Page text >>
The negative electrode current collector may be selected from among copper foil, nickel foil, stainless steel foil, titanium foil, nickel foam, copper foam, a polymer substrate coated with a conductive (e.g., electrically conductive) metal, and a (e.g., any suitable) combination thereof.

Rechargeable Lithium Battery

In one or more embodiments, a rechargeable lithium battery may include the negative electrode as described in one or more embodiments; a positive electrode including a positive electrode active material; and a separator between the positive electrode and the negative electrode. By including the negative electrode as described in one or more embodiments, the rechargeable lithium battery may have excellent or suitable cycle-life characteristics (for example, cycle-life characteristics during rapid charging).

Data section >>
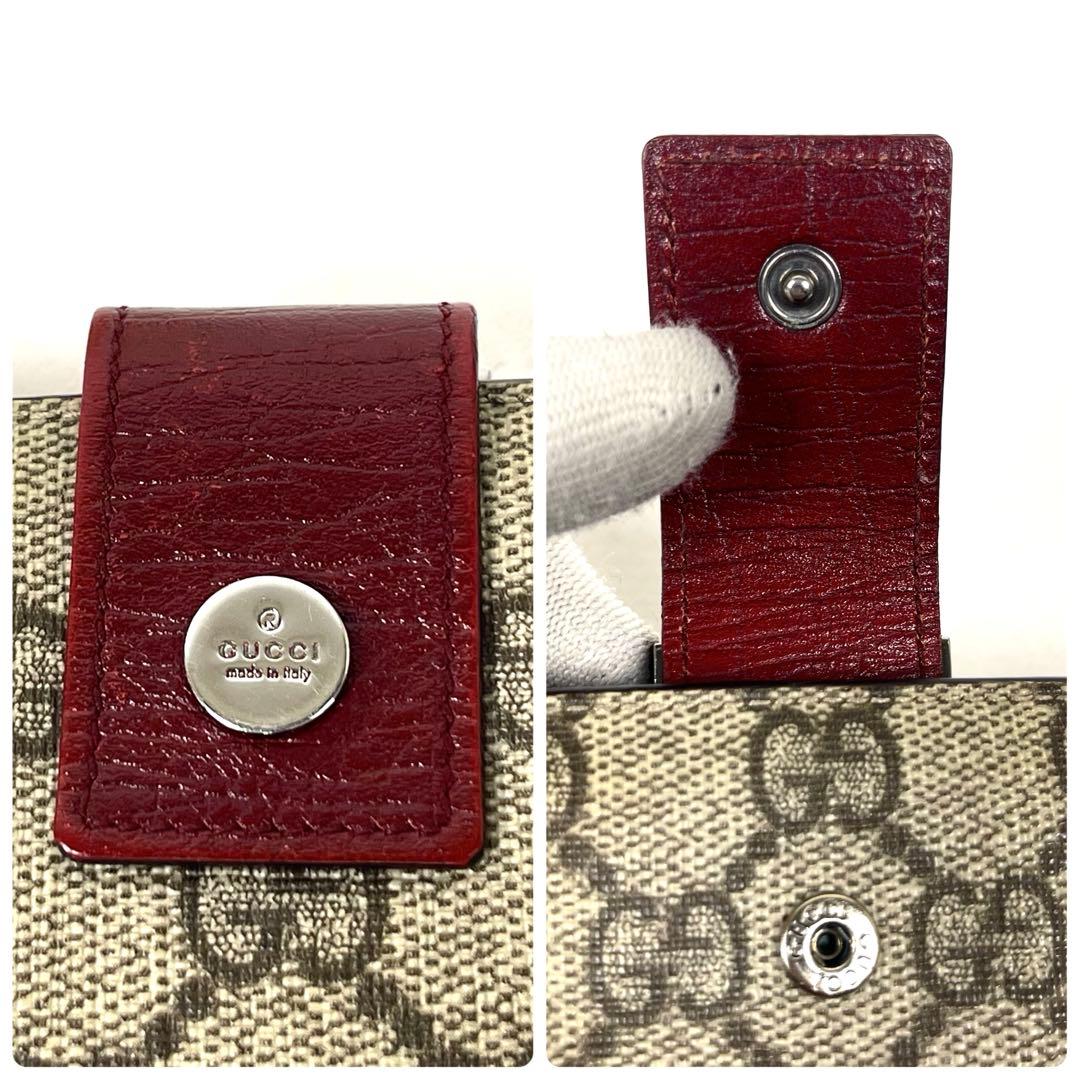 グッチ　折り財布　GGスプリーム　ロゴ総柄　がま口　ミディアム　PVC レザー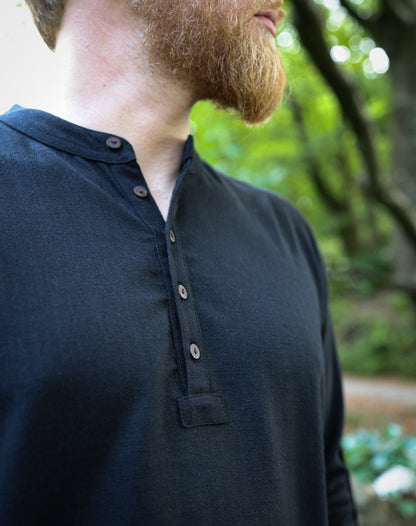 Close up quater button detail of black grandfather collarless shirt crafted in quality heavy cotton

What you have to do >>
Please copy out the whole battery electrode passage word for word.

Expected answer >>
The negative electrode current collector may be selected from among copper foil, nickel foil, stainless steel foil, titanium foil, nickel foam, copper foam, a polymer substrate coated with a conductive (e.g., electrically conductive) metal, and a (e.g., any suitable) combination thereof.

Rechargeable Lithium Battery

In one or more embodiments, a rechargeable lithium battery may include the negative electrode as described in one or more embodiments; a positive electrode including a positive electrode active material; and a separator between the positive electrode and the negative electrode. By including the negative electrode as described in one or more embodiments, the rechargeable lithium battery may have excellent or suitable cycle-life characteristics (for example, cycle-life characteristics during rapid charging).